• [CONSIGNE A] Dans la liste, recopiez le passage allant de la ligne contenant "Of the choices" jusqu'à celle contenant "3. (x=304, y=164)" incluses, en substituant "floral dress" à "striped dress" et en laissant tout le reste intact.

• [TEXTE CHOISI]
■ ■ ■ ■ ■

La tradition rapporte que Madame l'Abbesse, du consentement de son chapitre, donna le terrain nécessaire pour la construction d'une chapelle. Nous regrettons de ne pouvoir citer la charte de donation, document qu'il serait si intéressant de conserver ; malgré cette lacune, il n'y a pas de doute possible sur le fait rapporté par la tradition, car une bulle du pape Alexandre III, en date du 24 avril 1176, dénomme la chapelle de Monflières parmi les biens appartenant à l'abbaye de Berteaucourt ; et, d'un autre côté, Flandrine II, en l'année 1184, donne à cens, à Simon, prêtre, l'église de Monflières et la terre que ladite église a eue par la donation d'Enguerrand, sénéchal de Ponthieu.
D'où il suit que la chapelle de Monflières était la propriété de l'abbaye de Berteaucourt.
Aux frais de qui fut construite la chapelle ? Il serait difficile de le dire, en l'absence de documents sur cette question. On peut bien croire qu'il y eut pour cette œuvre de généreux concours venus de toutes parts, et que, confondus dans un même sentiment de foi et de dévotion filiale, seigneurs et gens du peuple ont travaillé, chacun à leur manière, à élever un abri à la statue de la Reine du Ciel qui voulait bien devenir la Reine du Ponthieu.
La chapelle de Monflières n'est pas sans intérêt au point de vue archéologique. Sans entrer dans les détails d'une description complète, bornons-nous à dire qu'elle offre, malgré des restaurations successives, des traces du style roman, employé à l'époque de sa construction.

■ ■ ■ ■ ■

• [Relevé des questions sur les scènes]
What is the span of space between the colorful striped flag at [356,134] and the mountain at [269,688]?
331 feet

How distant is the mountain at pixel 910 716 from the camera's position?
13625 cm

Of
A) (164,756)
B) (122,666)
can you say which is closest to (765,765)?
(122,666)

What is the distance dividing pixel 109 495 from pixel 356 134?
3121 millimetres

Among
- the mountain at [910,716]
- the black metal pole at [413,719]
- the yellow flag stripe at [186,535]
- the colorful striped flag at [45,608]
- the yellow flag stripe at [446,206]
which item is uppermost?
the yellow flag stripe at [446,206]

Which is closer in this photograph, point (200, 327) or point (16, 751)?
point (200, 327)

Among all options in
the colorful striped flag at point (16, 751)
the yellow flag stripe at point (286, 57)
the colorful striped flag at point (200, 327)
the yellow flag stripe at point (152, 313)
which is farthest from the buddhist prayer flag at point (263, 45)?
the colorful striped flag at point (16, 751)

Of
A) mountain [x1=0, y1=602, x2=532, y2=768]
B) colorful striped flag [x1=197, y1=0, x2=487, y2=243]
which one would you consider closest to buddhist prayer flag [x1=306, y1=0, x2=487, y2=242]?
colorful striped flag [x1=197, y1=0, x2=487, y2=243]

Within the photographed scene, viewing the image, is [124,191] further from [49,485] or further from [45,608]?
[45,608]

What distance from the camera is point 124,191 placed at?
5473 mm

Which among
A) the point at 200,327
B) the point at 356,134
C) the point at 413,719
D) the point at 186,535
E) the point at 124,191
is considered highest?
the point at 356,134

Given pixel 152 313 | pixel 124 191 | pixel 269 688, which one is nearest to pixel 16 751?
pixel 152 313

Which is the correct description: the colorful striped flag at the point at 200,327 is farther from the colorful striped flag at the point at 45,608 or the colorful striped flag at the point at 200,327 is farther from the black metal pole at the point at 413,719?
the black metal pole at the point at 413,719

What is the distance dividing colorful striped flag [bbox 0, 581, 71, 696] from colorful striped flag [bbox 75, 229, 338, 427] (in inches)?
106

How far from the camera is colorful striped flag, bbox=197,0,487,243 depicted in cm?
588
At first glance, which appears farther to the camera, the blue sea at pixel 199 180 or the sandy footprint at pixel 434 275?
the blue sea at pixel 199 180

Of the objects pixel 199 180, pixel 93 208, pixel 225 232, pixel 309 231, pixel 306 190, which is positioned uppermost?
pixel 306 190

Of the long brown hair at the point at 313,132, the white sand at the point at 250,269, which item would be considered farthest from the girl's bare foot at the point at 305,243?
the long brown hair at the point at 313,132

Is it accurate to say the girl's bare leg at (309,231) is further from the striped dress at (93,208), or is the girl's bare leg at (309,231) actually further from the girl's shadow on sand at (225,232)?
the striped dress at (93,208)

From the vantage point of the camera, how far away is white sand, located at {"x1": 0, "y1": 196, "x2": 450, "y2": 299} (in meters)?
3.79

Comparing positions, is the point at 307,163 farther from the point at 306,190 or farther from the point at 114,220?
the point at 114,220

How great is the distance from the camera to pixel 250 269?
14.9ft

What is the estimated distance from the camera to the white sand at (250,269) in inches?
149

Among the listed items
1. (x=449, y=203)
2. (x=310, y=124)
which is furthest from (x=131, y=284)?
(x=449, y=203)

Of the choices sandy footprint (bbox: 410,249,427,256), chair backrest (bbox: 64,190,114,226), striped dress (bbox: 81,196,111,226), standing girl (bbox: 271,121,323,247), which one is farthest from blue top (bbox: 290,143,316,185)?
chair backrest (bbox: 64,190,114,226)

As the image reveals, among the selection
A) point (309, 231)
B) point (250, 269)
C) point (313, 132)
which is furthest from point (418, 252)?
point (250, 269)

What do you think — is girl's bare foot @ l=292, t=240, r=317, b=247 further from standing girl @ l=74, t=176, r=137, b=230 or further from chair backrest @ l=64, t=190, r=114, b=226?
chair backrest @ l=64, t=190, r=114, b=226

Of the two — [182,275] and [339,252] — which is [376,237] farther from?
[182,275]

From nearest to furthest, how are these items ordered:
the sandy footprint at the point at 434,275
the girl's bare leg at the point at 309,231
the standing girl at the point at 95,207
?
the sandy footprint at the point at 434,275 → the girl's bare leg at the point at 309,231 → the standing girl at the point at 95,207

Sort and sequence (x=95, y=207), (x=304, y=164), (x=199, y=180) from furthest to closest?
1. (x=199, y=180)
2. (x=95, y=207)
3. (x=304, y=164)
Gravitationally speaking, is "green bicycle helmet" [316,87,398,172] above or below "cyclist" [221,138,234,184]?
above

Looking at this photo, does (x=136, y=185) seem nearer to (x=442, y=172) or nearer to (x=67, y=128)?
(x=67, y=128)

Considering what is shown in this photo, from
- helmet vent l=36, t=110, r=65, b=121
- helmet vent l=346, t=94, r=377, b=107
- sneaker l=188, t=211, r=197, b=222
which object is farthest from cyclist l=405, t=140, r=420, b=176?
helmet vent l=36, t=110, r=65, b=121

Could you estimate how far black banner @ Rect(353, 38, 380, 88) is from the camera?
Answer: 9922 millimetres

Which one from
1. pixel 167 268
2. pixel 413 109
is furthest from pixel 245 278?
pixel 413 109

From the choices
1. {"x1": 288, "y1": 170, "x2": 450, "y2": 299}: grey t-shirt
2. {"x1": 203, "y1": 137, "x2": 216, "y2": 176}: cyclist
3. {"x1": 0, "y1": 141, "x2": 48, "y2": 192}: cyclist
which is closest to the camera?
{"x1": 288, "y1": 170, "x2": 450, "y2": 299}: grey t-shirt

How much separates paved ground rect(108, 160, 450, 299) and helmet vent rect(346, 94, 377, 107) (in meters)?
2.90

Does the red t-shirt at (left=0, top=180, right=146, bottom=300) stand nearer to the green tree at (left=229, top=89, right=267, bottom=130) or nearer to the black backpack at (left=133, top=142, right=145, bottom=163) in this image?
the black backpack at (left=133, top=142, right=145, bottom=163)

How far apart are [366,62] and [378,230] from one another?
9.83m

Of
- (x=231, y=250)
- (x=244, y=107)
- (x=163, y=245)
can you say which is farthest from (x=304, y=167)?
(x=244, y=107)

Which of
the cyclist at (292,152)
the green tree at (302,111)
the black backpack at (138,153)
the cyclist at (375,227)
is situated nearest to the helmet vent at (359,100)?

■ ■ ■ ■ ■

• [CONSIGNE B] Rédigez la suite du texte consacré à la chapelle de Monflières, en partant de sa dernière phrase.

• [RÉSULTAT DE L'EXERCICE A]
Of the choices sandy footprint (bbox: 410,249,427,256), chair backrest (bbox: 64,190,114,226), floral dress (bbox: 81,196,111,226), standing girl (bbox: 271,121,323,247), which one is farthest from blue top (bbox: 290,143,316,185)?
chair backrest (bbox: 64,190,114,226)

As the image reveals, among the selection
A) point (309, 231)
B) point (250, 269)
C) point (313, 132)
which is furthest from point (418, 252)?
point (250, 269)

What do you think — is girl's bare foot @ l=292, t=240, r=317, b=247 further from standing girl @ l=74, t=176, r=137, b=230 or further from chair backrest @ l=64, t=190, r=114, b=226?
chair backrest @ l=64, t=190, r=114, b=226

Of the two — [182,275] and [339,252] — which is [376,237] farther from?
[182,275]

From nearest to furthest, how are these items ordered:
the sandy footprint at the point at 434,275
the girl's bare leg at the point at 309,231
the standing girl at the point at 95,207
?
the sandy footprint at the point at 434,275 → the girl's bare leg at the point at 309,231 → the standing girl at the point at 95,207

Sort and sequence (x=95, y=207), (x=304, y=164), (x=199, y=180) from furthest to closest?
1. (x=199, y=180)
2. (x=95, y=207)
3. (x=304, y=164)

• [RÉSULTAT DE L'EXERCICE B]
En l'examinant extérieurement, on remarque deux anciennes portes, aujourd'hui condamnées, à la hauteur de la grille du sanctuaire : la porte située du côté de l'épitre servait au chapelain qui habitait la maison voisine, l'autre porte était destinée aux pèlerins.
L'intérieur de la chapelle offre un spectacle agréable à la vue : la nef, avec sa fraîche décoration, montre deux peintures murales qui racontent l'une la découverte, l'autre la miraculeuse translation de la statue de Notre-Dame.
Le sanctuaire a reçu une décoration beaucoup plus riche, mais ses nuances sombres et sévères lui donnent un caractère mystérieux. Faisons remarquer que la nef et le sanctuaire de la chapelle n'ont pas le même axe : le sanctuaire s'incline un peu du côté de l'épître, ainsi qu'on peut le constater en comparant les panneaux des lambris à droite et à gauche. La chapelle de Monflières est placée sous le vocable de l'Annonciation. On sait qu'au XIIe siècle le peuple chrétien avait une grande dévotion au mystère de l'Incarnation du Verbe.
Le trône de Notre-Dame
Le trône de Notre-Dame est placé dans un édicule en hors-d'œuvre construit derrière l'autel, et mis en communication avec la chapelle par une baie ogivale.
Cette sorte de petite abside ne ressemble aujourd'hui en rien à l'ancienne : la statue de la Madone, appendue au mur du fond, était abritée sous un porche un peu lourd et dépourvu de style.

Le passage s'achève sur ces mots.